# Selection of CO2 Data in the Upper Midwest from Large Atmospheric Datasets

# Jake Kastenbauer

Satellite observations of atmospheric CO2 tend to come in files with thousands to hundreds of thousands of data points. To find data points that meet the criteria for a given study area, geographic filters must first be applied. Here, steps are shown to demonstrate how CO2 data can be obtained for a study area within Minnesota and Wisconsin.

# 1. Load Modules and Dataset

First, modules are imported to read netCDF4 files and the dataset is imported.

In [1]:
# Import modules
import numpy as np
import netCDF4 as nc

In [2]:
# Open a NetCDF4 file
# This will be used to obtain sample CO2 data
nc_file = nc.Dataset('oco2.nc4', 'r')

# 2. Set Parameters to Filter Dataset

Then parameters are created to filter through data to find data points within Minnesota and Wisconsin with some arbitraty uppper and lower bounds. Variables are saved for CO2 concentration, latitude, and longitude of data points that meet the criteria.

In [3]:
# Create upper and lower bounds of acceptable areas
# First by latitutde
lower_lat = 43.00000
upper_lat = 49.22000

# Then longitude
lower_long = -97.50000
upper_long = -89.00000

In [4]:
# Create variables for latitude, longitude, and fractional CO2 data
latitude_variable = nc_file.variables['latitude']
longitude_variable = nc_file.variables['longitude']
co2_variable = nc_file.variables['xco2']

In [5]:
# Filter data based on latitude and longitude criteria
selected_indices = np.where(
    (lower_lat <= latitude_variable[:]) & (latitude_variable[:] <= upper_lat) &
    (lower_long <= longitude_variable[:]) & (longitude_variable[:] <= upper_long)
)[0] 

# 3. Point Selection

Finally, some random data points are selected that meet the criteria.

In [6]:
# Randomly select 10 data points that meet the criteria
if len(selected_indices) >= 10:
    random_indices = np.random.choice(selected_indices, 10, replace=False)
    
    # Use the selected indices to extract the desired data
    sampled_co2_data = co2_variable[random_indices]
    sampled_latitude_data = latitude_variable[random_indices]
    sampled_longitude_data = longitude_variable[random_indices]
    

    # Display the data
    print("Sampled CO2 data:", sampled_co2_data)
    print("Sampled Latitude data:", sampled_latitude_data)
    print("Sampled Longitude data:", sampled_longitude_data)

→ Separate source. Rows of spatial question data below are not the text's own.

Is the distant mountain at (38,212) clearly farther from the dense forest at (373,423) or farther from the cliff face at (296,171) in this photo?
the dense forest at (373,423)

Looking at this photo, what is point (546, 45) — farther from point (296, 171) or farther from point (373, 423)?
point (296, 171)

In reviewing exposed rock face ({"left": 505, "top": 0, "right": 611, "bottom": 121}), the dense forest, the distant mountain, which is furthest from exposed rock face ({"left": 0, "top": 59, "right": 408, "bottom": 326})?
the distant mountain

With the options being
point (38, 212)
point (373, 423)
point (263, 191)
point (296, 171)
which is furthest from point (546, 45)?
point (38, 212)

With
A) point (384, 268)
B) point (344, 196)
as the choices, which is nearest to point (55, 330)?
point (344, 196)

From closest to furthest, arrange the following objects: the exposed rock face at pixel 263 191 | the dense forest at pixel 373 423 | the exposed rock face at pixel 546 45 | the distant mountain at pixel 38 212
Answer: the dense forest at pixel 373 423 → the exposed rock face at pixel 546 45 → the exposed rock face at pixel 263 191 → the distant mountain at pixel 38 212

Sampled CO2 data: [418.26935 417.31525 417.67178 416.10205 418.47934 418.5734  418.49542
 417.5787  418.94144 418.73038]
Sampled Latitude data: [46.833374 46.08917  46.81354  46.84771  46.82212  46.83594  46.819393
 46.100273 46.844597 46.8161  ]
Sampled Longitude data: [-89.33213  -89.05609  -89.32468  -89.352776 -89.33152  -89.326195
 -89.33813  -89.057014 -89.33284  -89.318756]


The final output shows a few options for data points that can be used in subsequent CO2 analyses. Here, CO2 content is shown in parts per million (ppm) along with cooresponding geographic coordinates in decimal degrees.